IS480 Team wiki: 2009T2 Mob5tars
Contents
Our Team and Project Roles
Members |
Roles |
Project Management Responsibilities |
|
Saurav |
Project Manager |
|
|
Sunita |
Lead Developer Front End |
|
|
Shaun |
Lead Developer Back End |
||
Palak |
Document Manager |
|
|
Nayeem |
Quality Assurance Manager |
|
Stakeholders
Stakeholders |
Name |
Company |
Interest |
Client |
Mr.Paul Lim |
Consultant, iForce Consulting Pte Ltd. |
Force Consulting Pte. Ltd is a business technology firm that enables companies to achieve sustained competitive advantage by engaging in strategic IT recommendations to solution implementation. Our client is keen to understand on the emerging new concept of search engine optimization by leveraging on cloud computing which could later be incorporated into new software for its own customers. |
Supervisor |
Mr.
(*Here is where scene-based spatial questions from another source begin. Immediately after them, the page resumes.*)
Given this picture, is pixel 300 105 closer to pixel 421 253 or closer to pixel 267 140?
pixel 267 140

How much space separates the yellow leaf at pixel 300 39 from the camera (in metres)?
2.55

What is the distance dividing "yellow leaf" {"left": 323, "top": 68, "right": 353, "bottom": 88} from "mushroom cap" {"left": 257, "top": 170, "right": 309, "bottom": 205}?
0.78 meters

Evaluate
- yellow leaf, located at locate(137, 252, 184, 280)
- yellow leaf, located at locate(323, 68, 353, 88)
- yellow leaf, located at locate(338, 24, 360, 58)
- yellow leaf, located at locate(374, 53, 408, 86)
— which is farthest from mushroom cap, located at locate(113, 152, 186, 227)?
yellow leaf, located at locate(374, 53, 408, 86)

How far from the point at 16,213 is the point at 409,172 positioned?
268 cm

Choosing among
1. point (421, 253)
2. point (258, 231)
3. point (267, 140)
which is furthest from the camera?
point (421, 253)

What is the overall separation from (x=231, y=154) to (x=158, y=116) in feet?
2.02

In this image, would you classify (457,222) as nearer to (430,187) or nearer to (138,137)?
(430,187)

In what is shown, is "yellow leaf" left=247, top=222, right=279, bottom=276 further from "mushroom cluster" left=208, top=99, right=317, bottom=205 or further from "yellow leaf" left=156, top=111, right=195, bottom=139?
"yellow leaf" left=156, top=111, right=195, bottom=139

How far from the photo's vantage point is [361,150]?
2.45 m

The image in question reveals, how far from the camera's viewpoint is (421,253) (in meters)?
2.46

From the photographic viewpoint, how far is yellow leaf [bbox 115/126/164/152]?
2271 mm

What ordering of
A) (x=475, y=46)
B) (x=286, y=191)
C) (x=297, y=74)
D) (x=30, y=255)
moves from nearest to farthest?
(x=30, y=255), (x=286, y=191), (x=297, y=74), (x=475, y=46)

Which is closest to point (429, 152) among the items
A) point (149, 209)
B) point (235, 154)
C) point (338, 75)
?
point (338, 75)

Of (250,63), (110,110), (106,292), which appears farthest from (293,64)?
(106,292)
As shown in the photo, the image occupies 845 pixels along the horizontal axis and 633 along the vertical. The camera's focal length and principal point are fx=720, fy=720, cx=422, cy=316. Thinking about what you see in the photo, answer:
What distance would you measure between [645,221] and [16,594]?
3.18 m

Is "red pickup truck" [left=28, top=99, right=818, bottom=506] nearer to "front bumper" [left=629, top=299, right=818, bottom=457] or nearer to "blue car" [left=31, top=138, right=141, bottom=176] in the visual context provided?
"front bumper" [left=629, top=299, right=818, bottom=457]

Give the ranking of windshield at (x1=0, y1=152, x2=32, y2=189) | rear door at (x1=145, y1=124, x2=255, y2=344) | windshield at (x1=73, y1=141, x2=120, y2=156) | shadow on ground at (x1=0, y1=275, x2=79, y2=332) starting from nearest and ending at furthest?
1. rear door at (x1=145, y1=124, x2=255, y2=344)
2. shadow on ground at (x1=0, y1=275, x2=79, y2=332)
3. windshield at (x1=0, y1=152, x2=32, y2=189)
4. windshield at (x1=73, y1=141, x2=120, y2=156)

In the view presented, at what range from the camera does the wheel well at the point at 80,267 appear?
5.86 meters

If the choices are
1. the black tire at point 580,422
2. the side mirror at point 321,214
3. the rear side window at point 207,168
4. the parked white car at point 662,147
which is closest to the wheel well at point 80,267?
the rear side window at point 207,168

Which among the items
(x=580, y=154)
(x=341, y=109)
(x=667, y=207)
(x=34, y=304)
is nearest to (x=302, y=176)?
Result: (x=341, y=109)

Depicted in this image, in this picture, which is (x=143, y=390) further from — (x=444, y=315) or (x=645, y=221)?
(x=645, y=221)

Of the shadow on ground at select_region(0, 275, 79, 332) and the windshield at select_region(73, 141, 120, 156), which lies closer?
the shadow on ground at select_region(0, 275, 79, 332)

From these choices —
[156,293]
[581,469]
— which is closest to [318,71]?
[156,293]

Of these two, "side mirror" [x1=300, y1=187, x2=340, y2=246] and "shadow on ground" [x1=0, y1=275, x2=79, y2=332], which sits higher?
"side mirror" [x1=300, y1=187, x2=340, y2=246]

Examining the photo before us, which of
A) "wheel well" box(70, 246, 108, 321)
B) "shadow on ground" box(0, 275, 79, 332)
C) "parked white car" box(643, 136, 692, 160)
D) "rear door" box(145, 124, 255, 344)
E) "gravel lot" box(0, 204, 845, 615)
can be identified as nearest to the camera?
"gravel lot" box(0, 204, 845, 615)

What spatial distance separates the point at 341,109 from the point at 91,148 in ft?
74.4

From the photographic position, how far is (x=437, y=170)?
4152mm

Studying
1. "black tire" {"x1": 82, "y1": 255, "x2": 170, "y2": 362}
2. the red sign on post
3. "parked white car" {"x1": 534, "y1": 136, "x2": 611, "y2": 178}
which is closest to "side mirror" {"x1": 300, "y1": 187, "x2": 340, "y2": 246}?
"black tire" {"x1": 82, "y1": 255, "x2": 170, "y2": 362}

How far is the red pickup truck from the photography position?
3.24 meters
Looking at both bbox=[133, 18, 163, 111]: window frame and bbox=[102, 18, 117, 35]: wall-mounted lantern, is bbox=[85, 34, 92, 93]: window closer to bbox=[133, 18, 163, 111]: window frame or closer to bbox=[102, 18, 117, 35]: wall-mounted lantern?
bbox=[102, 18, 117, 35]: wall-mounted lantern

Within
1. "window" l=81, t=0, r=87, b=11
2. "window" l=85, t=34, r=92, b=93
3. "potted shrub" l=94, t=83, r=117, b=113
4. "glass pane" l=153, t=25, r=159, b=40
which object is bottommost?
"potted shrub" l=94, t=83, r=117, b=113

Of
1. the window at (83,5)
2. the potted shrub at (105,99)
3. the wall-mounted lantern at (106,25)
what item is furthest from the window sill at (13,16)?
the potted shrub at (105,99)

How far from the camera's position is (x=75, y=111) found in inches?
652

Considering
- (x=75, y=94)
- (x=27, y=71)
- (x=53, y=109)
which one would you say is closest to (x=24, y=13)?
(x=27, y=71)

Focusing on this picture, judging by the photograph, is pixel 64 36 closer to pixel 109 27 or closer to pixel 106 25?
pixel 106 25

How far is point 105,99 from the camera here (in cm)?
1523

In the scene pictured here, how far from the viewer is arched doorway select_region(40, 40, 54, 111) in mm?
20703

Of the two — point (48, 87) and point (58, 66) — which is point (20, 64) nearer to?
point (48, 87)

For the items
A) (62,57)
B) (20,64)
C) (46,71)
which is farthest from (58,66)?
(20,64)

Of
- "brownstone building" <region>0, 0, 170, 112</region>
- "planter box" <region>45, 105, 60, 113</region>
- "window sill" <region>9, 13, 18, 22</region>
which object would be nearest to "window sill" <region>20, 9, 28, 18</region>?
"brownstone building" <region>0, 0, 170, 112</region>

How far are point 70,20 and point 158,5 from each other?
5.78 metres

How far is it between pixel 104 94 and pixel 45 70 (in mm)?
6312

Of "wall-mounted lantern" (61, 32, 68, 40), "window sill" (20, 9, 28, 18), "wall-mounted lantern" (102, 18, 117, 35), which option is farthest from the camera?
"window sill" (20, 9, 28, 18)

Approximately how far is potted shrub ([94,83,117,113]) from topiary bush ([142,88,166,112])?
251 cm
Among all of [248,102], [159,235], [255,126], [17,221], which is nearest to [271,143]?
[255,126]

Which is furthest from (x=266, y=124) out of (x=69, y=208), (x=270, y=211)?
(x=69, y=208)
Kevin Steppe |
Lecturer of Information Systems, SMU |
Project Supervisor who will be advising and supervising the team. |
Technical Advisor |
Mr. Paul Lim |
Consultant, iForce Consulting Pte Ltd. |
Mr. Lim has extensive programming knowledge about the python programming language and Django framework on which the new search engine will be developed. |
Developers |
Mob5tars |
SMU SIS |
A group of SIS students that wants to learn more about new technologies and deliver in best quality a comprehensive search engine |
Project Overview
Project Description
The ever changing World Wide Web is growing at a rate too fast for a single search engine to keep up and index entirely. Each search engine crawls a small fraction of the web and indexes the content in a database. Owing to the immense size of the web, to retrieve information, a user may have to use multiple search engines to find what he or she wants. With different interfaces and different advanced search capabilities, users have to spend time learning and accessing these search engines individually in order to gather comprehensive search results thoroughly. Meta-search engines have been introduced to make such a task simpler for users.
A meta-search engine harnesses the power of different search engines to provide better coverage of the web. For a single query, a Meta-search engine transmits the query to multiple search engines and aggregates the results before they are displayed to the user.
Our meta-search engine aims to provide users a comprehensive search experience on a web application hosted on a cloud computing platform, Google App Engine using Python programming language. With an intuitive UI which promotes the use of advanced search features, such as Boolean operators and domain-name restricted search, we aim to enable users to fully harness the capabilities of modern search engines today. Search results are filtered and ranked according to an algorithm which takes into account the page ranking scores from different search engines for each page, providing users with not just a combination of search results but a ranking of pages with relevancy determined from a combination of search engine algorithms.
Scope
The project will focus on these key areas:
- Search Logic: The search logic involves running a search query on Bing/Yahoo/Google search engines using the Google Application Engine. Refer to Appendix C for the detailed explanation for the Search logic functionality.
- Screen Scraping: Selecting all search results that appear on Bing/Yahoo/Google based search engines for a particular search query. Refer to Appendix C for the detailed explanation for the Screen Scrapping functionality.
- Filtering/Ranking: Ranking the different search results retrieved from Bing/Yahoo/Google search engines using coding algorithms. This would also involve filtering of search results for the search objects. Please refer to Appendix C & D for detailed explanation for Filtering and Ranking functionality.
- Caching: Queries involving repeated search results cached for improved efficiency and faster response time.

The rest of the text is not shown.